#### [TO BE DONE]
Return verbatim every line from the one containing "How far away from" through the final line of the items, inclusive.
— Start GIVEN RECORDS —
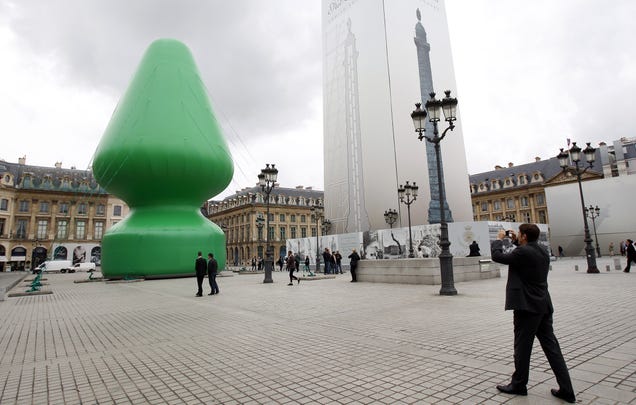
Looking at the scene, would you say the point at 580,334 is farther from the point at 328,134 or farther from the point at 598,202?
the point at 598,202

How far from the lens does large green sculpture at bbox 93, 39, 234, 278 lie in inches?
829

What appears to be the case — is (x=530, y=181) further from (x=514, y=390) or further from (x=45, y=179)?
(x=45, y=179)

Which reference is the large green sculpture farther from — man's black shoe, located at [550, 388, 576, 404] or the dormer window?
the dormer window

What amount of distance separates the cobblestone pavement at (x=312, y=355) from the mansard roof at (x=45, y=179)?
5900 centimetres

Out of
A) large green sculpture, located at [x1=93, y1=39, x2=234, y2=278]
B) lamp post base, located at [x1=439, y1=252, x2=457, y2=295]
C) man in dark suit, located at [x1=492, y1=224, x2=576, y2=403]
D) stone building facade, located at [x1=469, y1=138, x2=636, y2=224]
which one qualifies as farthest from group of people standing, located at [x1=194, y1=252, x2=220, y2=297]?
stone building facade, located at [x1=469, y1=138, x2=636, y2=224]

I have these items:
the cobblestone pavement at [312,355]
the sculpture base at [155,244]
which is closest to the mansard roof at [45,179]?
the sculpture base at [155,244]

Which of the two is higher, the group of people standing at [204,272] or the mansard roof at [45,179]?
the mansard roof at [45,179]

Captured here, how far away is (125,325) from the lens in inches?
285

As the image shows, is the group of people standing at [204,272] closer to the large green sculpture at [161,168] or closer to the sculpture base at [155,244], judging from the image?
the sculpture base at [155,244]

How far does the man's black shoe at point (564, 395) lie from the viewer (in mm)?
2930

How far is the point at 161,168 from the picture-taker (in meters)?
21.0

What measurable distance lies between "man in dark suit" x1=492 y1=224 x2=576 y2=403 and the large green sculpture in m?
20.5

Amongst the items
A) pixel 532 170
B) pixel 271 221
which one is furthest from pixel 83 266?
pixel 532 170

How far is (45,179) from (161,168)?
175 ft
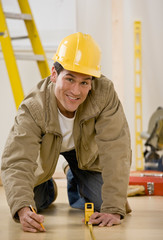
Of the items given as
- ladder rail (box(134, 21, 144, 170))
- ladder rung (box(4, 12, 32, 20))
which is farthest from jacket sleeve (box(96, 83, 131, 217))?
ladder rail (box(134, 21, 144, 170))

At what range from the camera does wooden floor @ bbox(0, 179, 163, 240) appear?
1729 millimetres

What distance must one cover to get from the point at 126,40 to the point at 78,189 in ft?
9.15

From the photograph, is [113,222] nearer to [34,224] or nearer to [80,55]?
[34,224]

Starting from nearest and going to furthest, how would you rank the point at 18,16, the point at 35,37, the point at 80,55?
the point at 80,55 < the point at 18,16 < the point at 35,37

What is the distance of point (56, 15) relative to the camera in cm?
470

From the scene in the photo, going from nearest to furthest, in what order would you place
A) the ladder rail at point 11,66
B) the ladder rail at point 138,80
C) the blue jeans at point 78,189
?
the blue jeans at point 78,189 → the ladder rail at point 11,66 → the ladder rail at point 138,80

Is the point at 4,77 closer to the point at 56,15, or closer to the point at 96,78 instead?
the point at 56,15

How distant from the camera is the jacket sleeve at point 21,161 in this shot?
1.81 meters

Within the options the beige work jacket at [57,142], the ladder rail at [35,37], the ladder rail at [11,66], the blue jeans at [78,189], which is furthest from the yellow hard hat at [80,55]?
the ladder rail at [35,37]

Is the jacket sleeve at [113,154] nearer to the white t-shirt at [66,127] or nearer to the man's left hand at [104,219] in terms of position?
the man's left hand at [104,219]

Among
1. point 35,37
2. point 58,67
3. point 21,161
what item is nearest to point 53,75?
point 58,67

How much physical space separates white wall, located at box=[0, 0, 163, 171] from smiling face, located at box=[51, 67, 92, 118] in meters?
2.78

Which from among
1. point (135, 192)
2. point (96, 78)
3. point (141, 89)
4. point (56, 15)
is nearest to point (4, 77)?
point (56, 15)

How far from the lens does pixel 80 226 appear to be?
194 centimetres
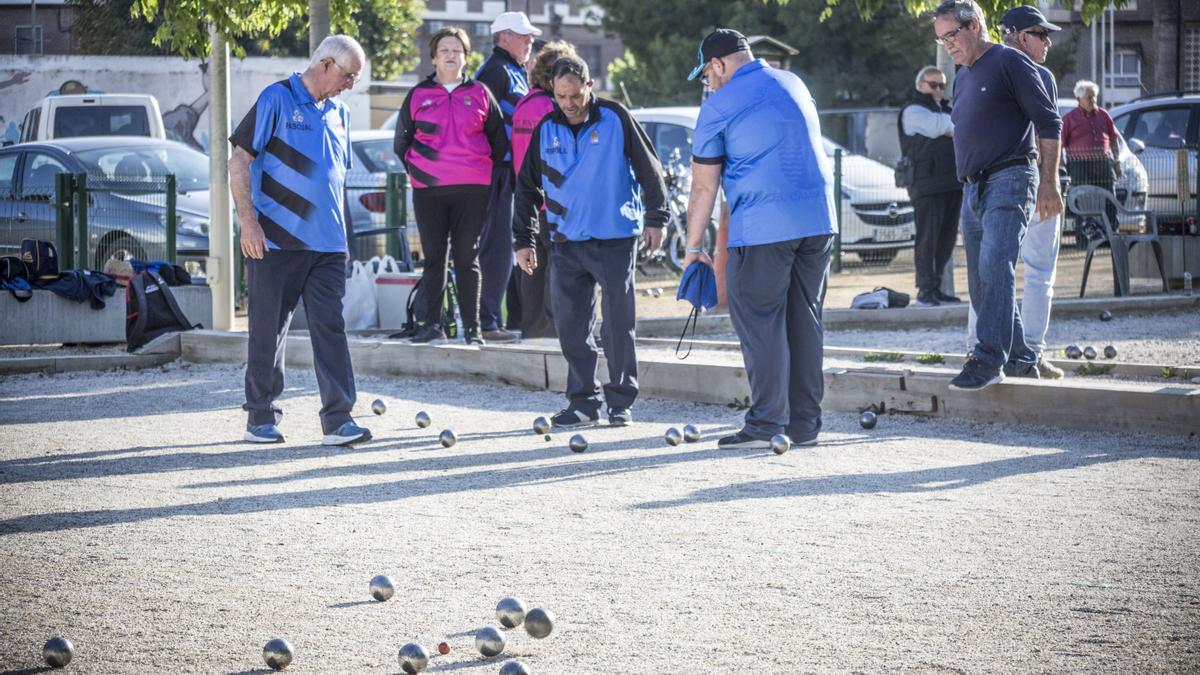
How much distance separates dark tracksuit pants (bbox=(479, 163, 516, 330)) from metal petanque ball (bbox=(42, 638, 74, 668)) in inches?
269

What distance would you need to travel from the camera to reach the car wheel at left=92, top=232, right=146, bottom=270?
49.3 ft

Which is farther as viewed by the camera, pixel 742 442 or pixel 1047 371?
pixel 1047 371

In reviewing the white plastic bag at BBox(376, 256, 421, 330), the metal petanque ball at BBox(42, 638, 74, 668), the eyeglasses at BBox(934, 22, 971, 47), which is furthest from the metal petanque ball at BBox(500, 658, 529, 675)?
the white plastic bag at BBox(376, 256, 421, 330)

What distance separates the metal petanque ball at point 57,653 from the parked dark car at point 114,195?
34.8 ft

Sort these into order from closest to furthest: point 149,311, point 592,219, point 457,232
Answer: point 592,219, point 457,232, point 149,311

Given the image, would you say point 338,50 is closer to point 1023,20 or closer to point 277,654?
point 1023,20

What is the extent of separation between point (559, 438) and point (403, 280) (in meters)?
4.59

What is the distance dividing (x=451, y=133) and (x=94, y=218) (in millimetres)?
5472

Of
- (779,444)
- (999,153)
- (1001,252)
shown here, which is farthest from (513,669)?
(999,153)

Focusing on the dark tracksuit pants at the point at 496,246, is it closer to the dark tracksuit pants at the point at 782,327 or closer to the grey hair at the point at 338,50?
the grey hair at the point at 338,50

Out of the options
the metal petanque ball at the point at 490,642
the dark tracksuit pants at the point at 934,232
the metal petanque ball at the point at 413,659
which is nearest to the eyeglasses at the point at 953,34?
the metal petanque ball at the point at 490,642

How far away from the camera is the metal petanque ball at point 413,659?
169 inches

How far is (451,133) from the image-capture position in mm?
10836

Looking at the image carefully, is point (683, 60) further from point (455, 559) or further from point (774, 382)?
point (455, 559)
— End GIVEN RECORDS —
#### [TASK RESPONSE]
How far away from the camera is the metal petanque ball at point 413,659?
169 inches

How far is (451,133) from the image-capture position in mm?
10836

Looking at the image carefully, is point (683, 60) further from point (455, 559) or further from point (774, 382)?
point (455, 559)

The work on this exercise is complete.